Don’t take our word for it, Mitch Crews has been wearing suits for decades (in fact, he once rode for them), so we’ll let the man speak. “It’s a great all-round suit", said Crewsey of Hurley’s steamer.
“I wouldn’t choose it for the most freezing conditions. I think if you’re here knocking about somewhere like this on the south coast, this is something that you’d get. It’s the perfect suit for any bloke that has a low bank account and wants to throw down for a decent suit.”
What are the features of this bad boy? A hollow fibre fleece lining to trap in the heat, chill-blocking smooth neoprene, and an insulating interior.
Resist judgment of a book by its exterior, that’s what we’re told. But we humans are visual based creatures, we dig things that look good, and Adelio’s aesthetic is one we’ve always backed.
Sleek, black, minimal, no buzz words, no eye catching features. Just understated cool. Move in a little closer, or turn the Connor inside out, and you’ll see why Adelio has low-key found themselves in the uppermost echelon of the suit-making scene.

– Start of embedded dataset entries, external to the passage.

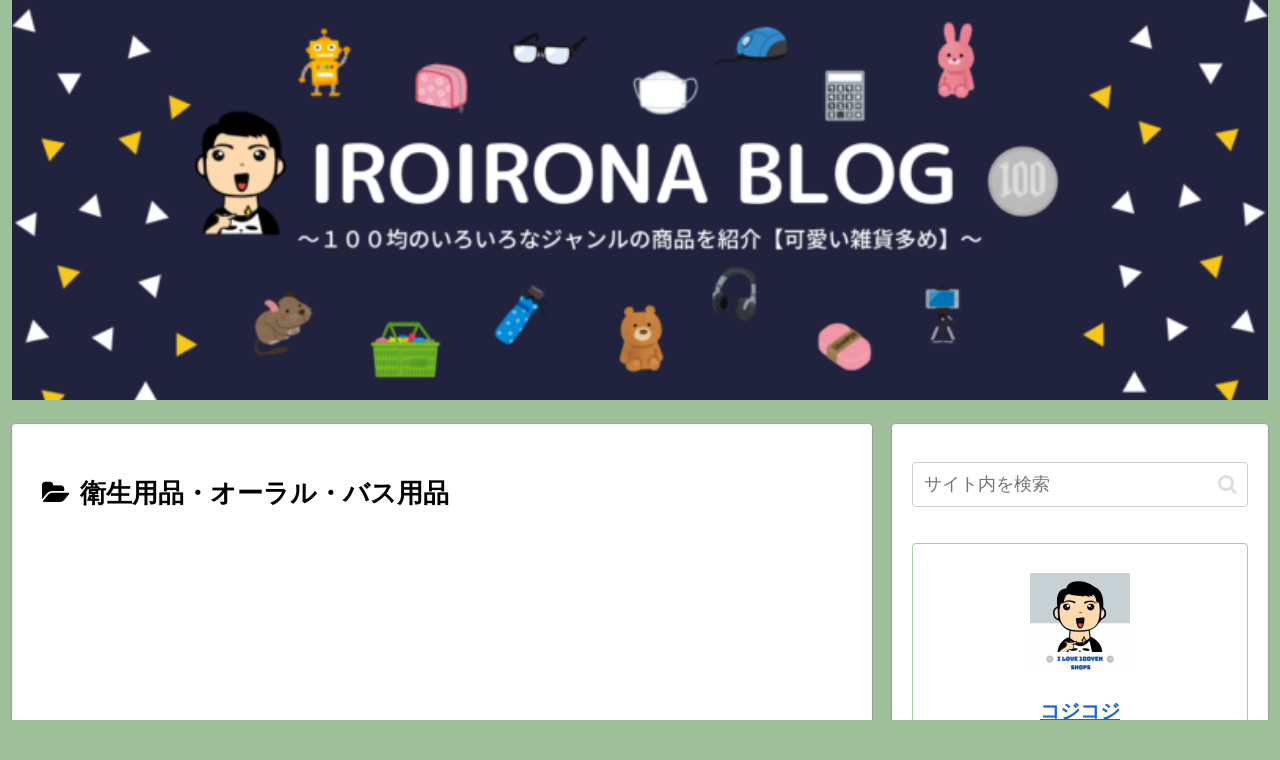

--- FILE ---
content_type: text/html; charset=utf-8
request_url: https://www.google.com/recaptcha/api2/aframe
body_size: 267
content:
<!DOCTYPE HTML><html><head><meta http-equiv="content-type" content="text/html; charset=UTF-8"></head><body><script nonce="y1PBkhkciT4pKiR5aMP-Ew">/** Anti-fraud and anti-abuse applications only. See google.com/recaptcha */ try{var clients={'sodar':'https://pagead2.googlesyndication.com/pagead/sodar?'};window.addEventListener("message",function(a){try{if(a.source===window.parent){var b=JSON.parse(a.data);var c=clients[b['id']];if(c){var d=document.createElement('img');d.src=c+b['params']+'&rc='+(localStorage.getItem("rc::a")?sessionStorage.getItem("rc::b"):"");window.document.body.appendChild(d);sessionStorage.setItem("rc::e",parseInt(sessionStorage.getItem("rc::e")||0)+1);localStorage.setItem("rc::h",'1768786986348');}}}catch(b){}});window.parent.postMessage("_grecaptcha_ready", "*");}catch(b){}</script></body></html>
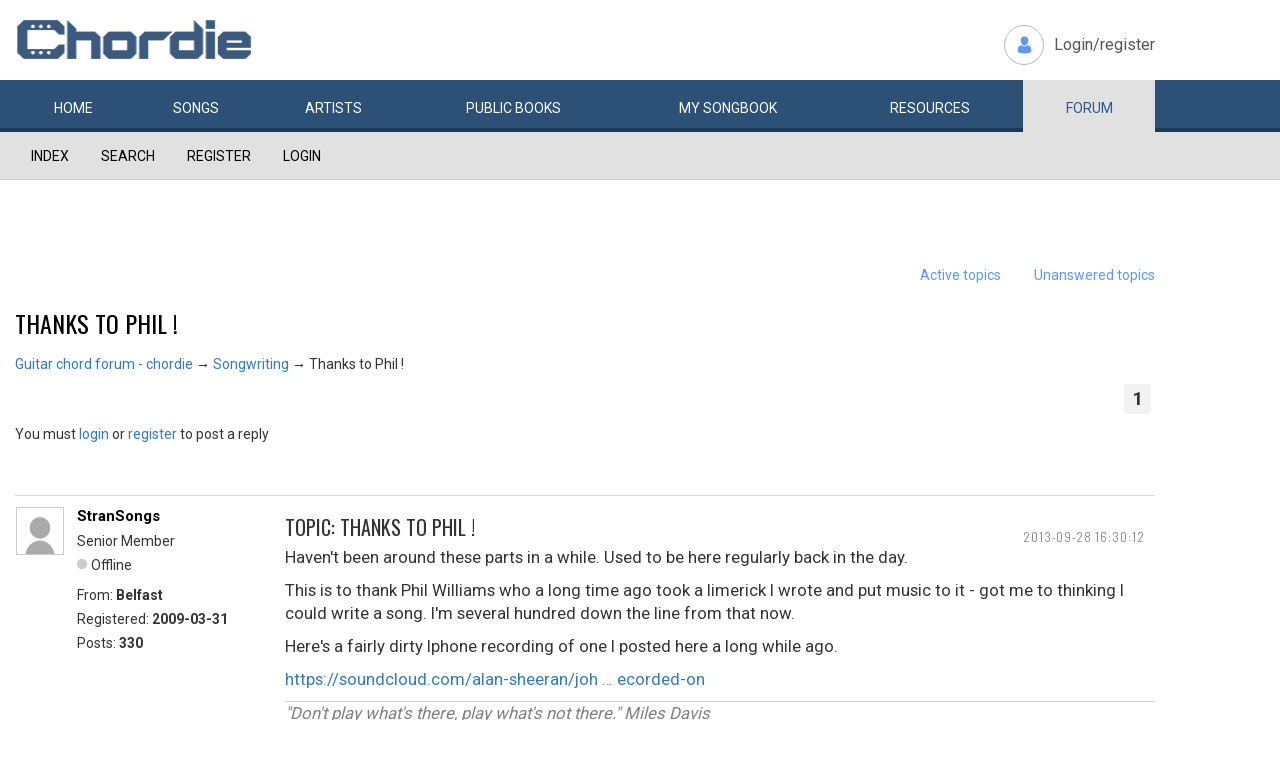

--- FILE ---
content_type: text/html; charset=utf-8
request_url: https://www.google.com/recaptcha/api2/aframe
body_size: 266
content:
<!DOCTYPE HTML><html><head><meta http-equiv="content-type" content="text/html; charset=UTF-8"></head><body><script nonce="bqVX6bX9XVb7pbNmOtHxTg">/** Anti-fraud and anti-abuse applications only. See google.com/recaptcha */ try{var clients={'sodar':'https://pagead2.googlesyndication.com/pagead/sodar?'};window.addEventListener("message",function(a){try{if(a.source===window.parent){var b=JSON.parse(a.data);var c=clients[b['id']];if(c){var d=document.createElement('img');d.src=c+b['params']+'&rc='+(localStorage.getItem("rc::a")?sessionStorage.getItem("rc::b"):"");window.document.body.appendChild(d);sessionStorage.setItem("rc::e",parseInt(sessionStorage.getItem("rc::e")||0)+1);localStorage.setItem("rc::h",'1769595119077');}}}catch(b){}});window.parent.postMessage("_grecaptcha_ready", "*");}catch(b){}</script></body></html>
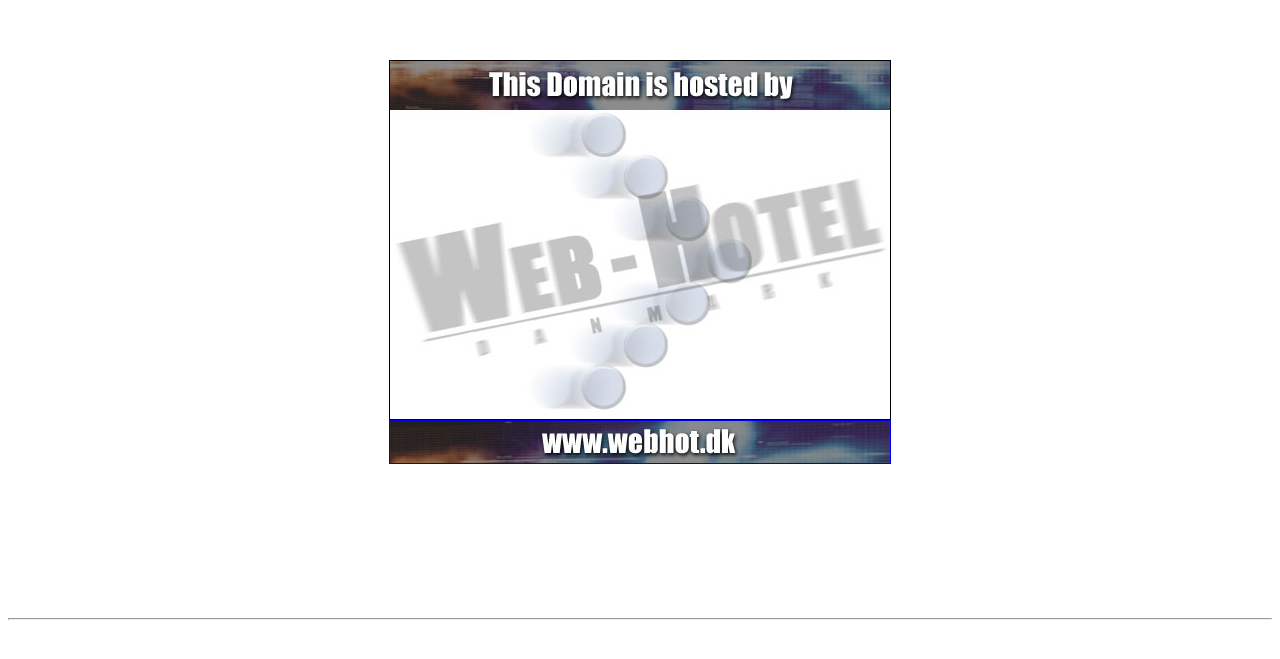

--- FILE ---
content_type: text/html; charset=UTF-8
request_url: http://www.clevelandgolf.dk/
body_size: 497
content:
<html>
<head>
<title>Web-Hotel Danmark - clevelandgolf.dk er ikke i drift</title>
</head>
<frameset rows="*,110" border="0" framespacing="0" frameborder="NO">
  <frame name="main" target="footnotes" src="https://www.webhot.dk/webhotdeadframe.php?domain=clevelandgolf.dk">
  <frame name="footnotes" src="https://www.webhot.dk/fod.php" scrolling="no" noresize>
  <noframes>
  <body>
  <p>This page uses frames, but your browser doesn't support them.</p>
  </body>
  </noframes>
</frameset>
</html>



--- FILE ---
content_type: text/html; charset=UTF-8
request_url: https://www.webhot.dk/webhotdeadframe.php?domain=clevelandgolf.dk
body_size: 242
content:
<html><head>
<title>clevelandgolf.dk is hosted by Web-Hotel Danmark</title>
</head>

<body>
<br><br>

<script TYPE="text/javascript" LANGUAGE="javascript">

function flip(img,ref) {
  var objStr,obj;
  if(document.images){
    if (typeof document.images[img] == 'string') {
      objStr = document.images[img];
      obj = eval(objStr);
      obj.src = ref;
    } else if ((typeof document.images[img] == 'object') && document.images[img] && document.images[img].src) {
      document.images[img].src = ref;
    }
  }
}

image1 = new Image();image1.src = "https://www.webhot.dk/gfx/hosted_by_bund_orange.jpg";

</script>

<p align="center"><img border="1" src="https://www.webhot.dk/gfx/hosted_by_top.jpg" width="500" height="358"><br>
<a href="https://www.webhot.dk/ref.php?id=webhotdeadframe" target=_top onfocus="javascript:blur()" ONMOUSEOVER="flip('webhot','https://www.webhot.dk/gfx/hosted_by_bund_orange.jpg');" ONMOUSEOUT="flip('webhot','https://www.webhot.dk/gfx/hosted_by_bund_hvid.jpg');">
<img src="https://www.webhot.dk/gfx/hosted_by_bund_hvid.jpg" NAME="webhot" ALT="This Domain is hosted by Web-Hotel Danmark" border="1" WIDTH="500" HEIGHT="42"></a>
</p>

</body>

</html>

--- FILE ---
content_type: text/html; charset=UTF-8
request_url: https://www.webhot.dk/fod.php
body_size: -20
content:
<html>
<head>
<title>Web-Hotel Danmark - Fod</title>
</head>
<body topmargin="0" bgcolor="#FFFFFF" text="#FFFFFF" link="#00FFFF">
<center>

<hr>





</center>
    
</body>
</html>

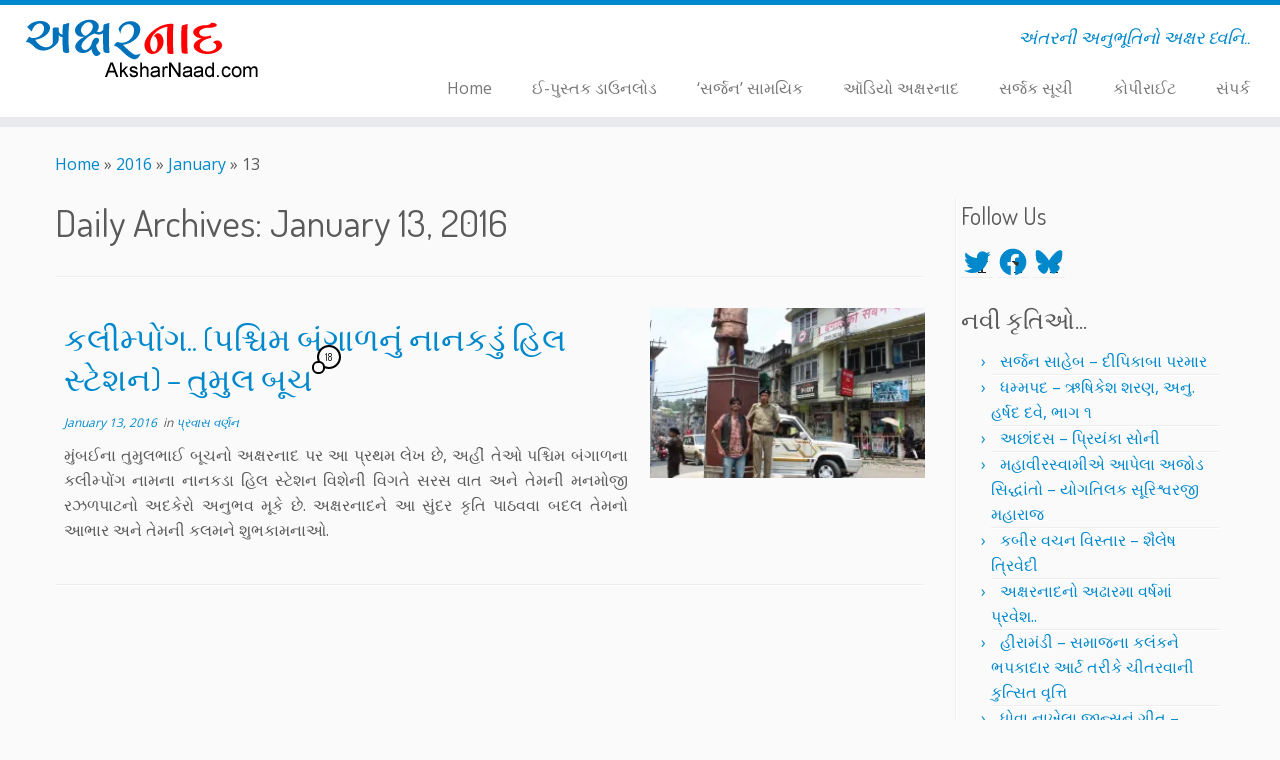

--- FILE ---
content_type: text/html; charset=utf-8
request_url: https://www.google.com/recaptcha/api2/aframe
body_size: 268
content:
<!DOCTYPE HTML><html><head><meta http-equiv="content-type" content="text/html; charset=UTF-8"></head><body><script nonce="IdPjTs5WQQj06OkNikCVrg">/** Anti-fraud and anti-abuse applications only. See google.com/recaptcha */ try{var clients={'sodar':'https://pagead2.googlesyndication.com/pagead/sodar?'};window.addEventListener("message",function(a){try{if(a.source===window.parent){var b=JSON.parse(a.data);var c=clients[b['id']];if(c){var d=document.createElement('img');d.src=c+b['params']+'&rc='+(localStorage.getItem("rc::a")?sessionStorage.getItem("rc::b"):"");window.document.body.appendChild(d);sessionStorage.setItem("rc::e",parseInt(sessionStorage.getItem("rc::e")||0)+1);localStorage.setItem("rc::h",'1769293676087');}}}catch(b){}});window.parent.postMessage("_grecaptcha_ready", "*");}catch(b){}</script></body></html>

Adelio spent years refining this model. Some manufacturers relentlessly create new designs, leaving behind the years of R&D spent on previous suits in favour of the latest trend. Adelio is all about iteration and subtlety. Last year’s Connor found it’s way into high rotation for our friends at Stab HQ after Wintermission 1.0 had wrapped. It was promptly archived once the water warmed to prevent heat stress.
For their 2019 Connor, Adelio has rethought the seam lines and panelling, they’ve reinforced some of the weaker zones and are confident they’ll remain at the top of the pile. “I’m going with a warmer looking one, cos it’s cold this morning,” said Reef Heazlewood on the first morning of testing.
“It’s got this nice lining on the inside, it feels nice and warm. Looks like it has a solid chest zip system, that should keep out the water.” Reef then proceeded to bank a handful of the best clips of the trip, restriction and chill-free.
The NCHE 3/2 Chest Zip, with its limestone neoprene, bamboo/charcoal lining, and minimal seams makes it the slickest rubber of the bunch. “This is definitely my favorite-looking suit,” said Reef Heazlewood, who sported his own NCHE prior to its inclusion in Wintermissions (and Reef’s new Hurley contract).
“I like how clean and simple the aesthetic is. I guess ‘sleek’ would be a good word to describe it.”
The NCHE suit isn’t the warmest of the bunch, but it’ll hold up through the strongest winter storms. Limited as they may be, its seams are all glued and blind-stitched, ensuring there will be no accidental blow-outs.
As a minimal approach brand, NCHE also has a cheaper price point than most. So if you’re looking for a suit that’s easy on the eyes and not overly-taxing on the wallet, you’ll find it here.